Early in the pandemic, multiple studies showed that about half of people with COVID lost their sense of smell (called anosmia) at some point during the course of infection. Roughly an additional 20% to 35% experienced a clinical reduction in their ability to smell (hyposmia).

Although more recent evidence suggests omicron might not lead to smell loss as much as earlier variants, given that more than half a billion people have had at least one of the variants to date, that’s still many millions of people who have probably experienced this condition to some degree.

For most, this is only a temporary loss of function. But a sizeable portion will experience longer-term problems. Recent studies show that 12 to 18 months after the initial COVID diagnosis, 34% to 46% of people are still experiencing a clinical reduction in their sense of smell. Most of these people are, however, not aware of this.

A related issue is parosmia, where a person’s perception of odours change, often finding they become more unpleasant. Research suggests that up to 47% of people who have had COVID could be affected. As with smell loss, most people with parosmia will likely heal over time. Yet some could have longer-lasting problems.

COVID isn’t the only condition that can lead to smell loss. For example, it can also be caused by other viruses or infections, head trauma, or a range of neurodegenerative diseases. While the evidence on post-COVID smell loss is still emerging, data from other types of olfactory dysfunction gives us an idea of some of the effects that long-term smell loss can have on everyday life.

1. Food safety

People with this impairment are more likely to ingest spoiled food because it’s the smell, first and foremost, that warns us when something has gone off. This can increase the risk of food-borne illensses.

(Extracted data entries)
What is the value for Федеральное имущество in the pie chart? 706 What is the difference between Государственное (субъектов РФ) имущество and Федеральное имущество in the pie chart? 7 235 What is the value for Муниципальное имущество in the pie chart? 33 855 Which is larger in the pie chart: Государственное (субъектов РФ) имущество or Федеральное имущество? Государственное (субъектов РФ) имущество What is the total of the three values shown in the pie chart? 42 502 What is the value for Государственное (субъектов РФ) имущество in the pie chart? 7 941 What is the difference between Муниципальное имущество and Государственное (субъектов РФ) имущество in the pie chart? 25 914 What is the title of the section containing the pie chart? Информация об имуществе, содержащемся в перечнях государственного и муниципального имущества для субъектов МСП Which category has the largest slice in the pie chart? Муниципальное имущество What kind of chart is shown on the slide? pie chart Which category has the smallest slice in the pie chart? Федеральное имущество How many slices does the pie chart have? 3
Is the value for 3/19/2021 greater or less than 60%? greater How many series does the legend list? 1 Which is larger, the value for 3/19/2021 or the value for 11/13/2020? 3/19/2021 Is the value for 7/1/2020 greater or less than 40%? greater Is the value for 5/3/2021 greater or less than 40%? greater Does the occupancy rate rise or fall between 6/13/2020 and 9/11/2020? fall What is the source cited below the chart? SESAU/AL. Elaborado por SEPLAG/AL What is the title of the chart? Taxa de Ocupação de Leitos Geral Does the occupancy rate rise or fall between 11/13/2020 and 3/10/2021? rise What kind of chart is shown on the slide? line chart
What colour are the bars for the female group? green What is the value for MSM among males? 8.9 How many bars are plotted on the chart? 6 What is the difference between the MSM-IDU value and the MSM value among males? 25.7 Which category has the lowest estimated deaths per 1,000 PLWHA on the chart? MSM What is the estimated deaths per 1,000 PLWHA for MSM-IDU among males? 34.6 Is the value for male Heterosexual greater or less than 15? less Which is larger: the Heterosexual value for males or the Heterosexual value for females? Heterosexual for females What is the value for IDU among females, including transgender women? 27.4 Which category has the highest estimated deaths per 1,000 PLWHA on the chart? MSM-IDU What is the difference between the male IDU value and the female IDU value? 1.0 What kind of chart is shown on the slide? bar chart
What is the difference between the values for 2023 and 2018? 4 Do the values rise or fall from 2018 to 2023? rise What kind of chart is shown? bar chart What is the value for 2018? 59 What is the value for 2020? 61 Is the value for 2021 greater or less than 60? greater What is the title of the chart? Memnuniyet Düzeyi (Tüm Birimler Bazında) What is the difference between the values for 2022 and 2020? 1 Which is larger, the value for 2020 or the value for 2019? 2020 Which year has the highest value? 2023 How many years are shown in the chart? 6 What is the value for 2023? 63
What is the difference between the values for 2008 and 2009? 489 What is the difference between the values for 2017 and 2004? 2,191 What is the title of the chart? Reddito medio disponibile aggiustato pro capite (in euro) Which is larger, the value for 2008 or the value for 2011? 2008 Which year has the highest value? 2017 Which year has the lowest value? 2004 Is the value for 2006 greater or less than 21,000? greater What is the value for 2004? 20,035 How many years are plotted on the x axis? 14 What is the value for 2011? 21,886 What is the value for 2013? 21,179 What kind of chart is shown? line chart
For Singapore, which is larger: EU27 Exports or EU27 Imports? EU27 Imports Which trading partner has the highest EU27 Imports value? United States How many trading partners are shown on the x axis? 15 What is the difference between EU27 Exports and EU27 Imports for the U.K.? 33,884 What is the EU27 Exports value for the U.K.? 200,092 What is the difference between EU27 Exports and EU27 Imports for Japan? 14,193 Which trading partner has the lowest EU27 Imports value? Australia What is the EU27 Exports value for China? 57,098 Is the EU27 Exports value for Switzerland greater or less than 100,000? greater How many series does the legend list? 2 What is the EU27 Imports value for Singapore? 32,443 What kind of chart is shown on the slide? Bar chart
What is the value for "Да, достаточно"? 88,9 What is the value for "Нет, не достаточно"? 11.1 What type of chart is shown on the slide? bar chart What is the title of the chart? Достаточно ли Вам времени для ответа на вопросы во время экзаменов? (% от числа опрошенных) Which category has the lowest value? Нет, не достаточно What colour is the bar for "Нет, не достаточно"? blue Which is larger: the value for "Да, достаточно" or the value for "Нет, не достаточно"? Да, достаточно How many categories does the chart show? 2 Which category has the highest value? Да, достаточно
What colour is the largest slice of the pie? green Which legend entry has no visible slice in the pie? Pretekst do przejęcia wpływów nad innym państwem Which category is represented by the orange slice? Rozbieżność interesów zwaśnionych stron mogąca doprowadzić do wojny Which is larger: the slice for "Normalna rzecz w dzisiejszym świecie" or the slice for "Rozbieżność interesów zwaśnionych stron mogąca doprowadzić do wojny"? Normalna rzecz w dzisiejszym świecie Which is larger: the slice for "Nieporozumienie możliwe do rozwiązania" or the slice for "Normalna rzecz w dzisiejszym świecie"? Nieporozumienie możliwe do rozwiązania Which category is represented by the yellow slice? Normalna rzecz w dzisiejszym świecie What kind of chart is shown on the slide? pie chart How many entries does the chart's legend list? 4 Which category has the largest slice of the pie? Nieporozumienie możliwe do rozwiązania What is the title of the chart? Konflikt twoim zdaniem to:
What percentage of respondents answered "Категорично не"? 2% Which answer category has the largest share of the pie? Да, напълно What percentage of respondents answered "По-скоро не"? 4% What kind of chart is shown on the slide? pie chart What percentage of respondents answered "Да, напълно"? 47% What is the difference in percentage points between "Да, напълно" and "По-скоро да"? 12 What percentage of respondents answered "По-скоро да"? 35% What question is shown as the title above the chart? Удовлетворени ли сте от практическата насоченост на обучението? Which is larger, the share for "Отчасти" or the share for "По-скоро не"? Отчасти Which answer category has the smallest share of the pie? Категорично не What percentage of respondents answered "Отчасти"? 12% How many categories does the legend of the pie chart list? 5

What to work on:
- 1) Translate this sentence from the text on COVID smell loss into Spanish: "For most, this is only a temporary loss of function."
- 2) Update the text on COVID smell loss from "Early in the" up to and including "to some degree.", replacing "pandemic" with "outbreak".

Solutions in order:
- 1) Para la mayoría, esta es solo una pérdida temporal de la función.

- 2)
Early in the outbreak, multiple studies showed that about half of people with COVID lost their sense of smell (called anosmia) at some point during the course of infection. Roughly an additional 20% to 35% experienced a clinical reduction in their ability to smell (hyposmia).

Although more recent evidence suggests omicron might not lead to smell loss as much as earlier variants, given that more than half a billion people have had at least one of the variants to date, that’s still many millions of people who have probably experienced this condition to some degree.